The Senate passed the “nuclear option” yesterday effectively taking away the voice of the minority.  Here’s what the New York Times had to say about such a move:
The Senate, of all places, should be sensitive to the fact that this large and diverse country has never believed in government by an unrestrained majority rule. Its composition is a repudiation of the very idea that the largest number of votes always wins out. The members from places like Rhode Island, Maine or Iowa know that their constituents are given a far larger say than people from New York simply by virtue of the fact that each state has two votes, regardless of population.
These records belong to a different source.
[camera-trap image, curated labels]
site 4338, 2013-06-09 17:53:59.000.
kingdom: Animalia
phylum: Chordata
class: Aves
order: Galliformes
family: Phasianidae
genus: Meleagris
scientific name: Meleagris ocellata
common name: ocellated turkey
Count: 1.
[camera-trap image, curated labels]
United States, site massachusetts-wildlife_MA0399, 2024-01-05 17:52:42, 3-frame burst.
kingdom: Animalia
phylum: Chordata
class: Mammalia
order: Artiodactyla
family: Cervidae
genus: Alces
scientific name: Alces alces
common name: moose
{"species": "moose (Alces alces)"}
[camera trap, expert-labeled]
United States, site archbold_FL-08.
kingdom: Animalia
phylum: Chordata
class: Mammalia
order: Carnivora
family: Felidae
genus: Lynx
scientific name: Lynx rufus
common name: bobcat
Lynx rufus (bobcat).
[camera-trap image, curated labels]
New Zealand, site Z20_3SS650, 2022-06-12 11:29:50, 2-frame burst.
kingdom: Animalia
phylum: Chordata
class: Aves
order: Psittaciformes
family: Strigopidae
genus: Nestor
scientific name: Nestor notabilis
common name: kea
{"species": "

Indeed, as a recent New Yorker article pointed out, the Democratic senators who have blocked that handful of judicial nominees actually represent substantially more Americans than the [ruling] majority that wants to see them passed.
While the filibuster has not traditionally been used to stop judicial confirmations, it seems to us this is a matter in which it’s most important that a large minority of senators has a limited right of veto. Once confirmed, judges can serve for life and will remain on the bench long after [the president] leaves the White House. And there are few responsibilities given to the executive and the legislature that are more important than choosing the members of the third co-equal branch of government. The Senate has an obligation to do everything in its power to ensure the integrity of the process.
Many may find the New York Times taking such a position against the Democrats as shocking.  That’s because the article was written in 2005 when the shoe was on the other foot.  Here is a link to the full article.  So is that their position today?
Democrats made the filibuster change with a simple-majority vote, which Republicans insisted was a violation of the rules. There is ample precedent for this kind of change, though it should be used judiciously. Today’s vote was an appropriate use of that power, and it was necessary to turn the Senate back into a functioning legislative body.
Yes, the most transparent administration in history just put up another curtain and the partisan press has chosen to look the other way - yet again.  Someone might want to remind these autocratic rulers that the worm may turn slowly but indeed, as history has shown, the worm will turn.  And when it does, well - let’s see what the New York Times had to say back in 2005 when the conservative side of the worm was in power.
A decade ago, this page expressed support for tactics that would have gone even further than the “nuclear option” in eliminating the power of the filibuster. At the time, we had vivid memories of the difficulty that Senate Republicans had given much of Bill Clinton’s early agenda. But we were still wrong. To see the filibuster fully, it’s obviously a good idea to have to live on both sides of it. We hope acknowledging our own error may remind some wavering Republican senators that someday they, too, will be on the other side and in need of all the protections the Senate rules can provide.
Unsurprisingly, we can’t find an article objecting to the Democrats opposition to the Bush agenda.  Is it any wonder the MSM is considered in such low esteem?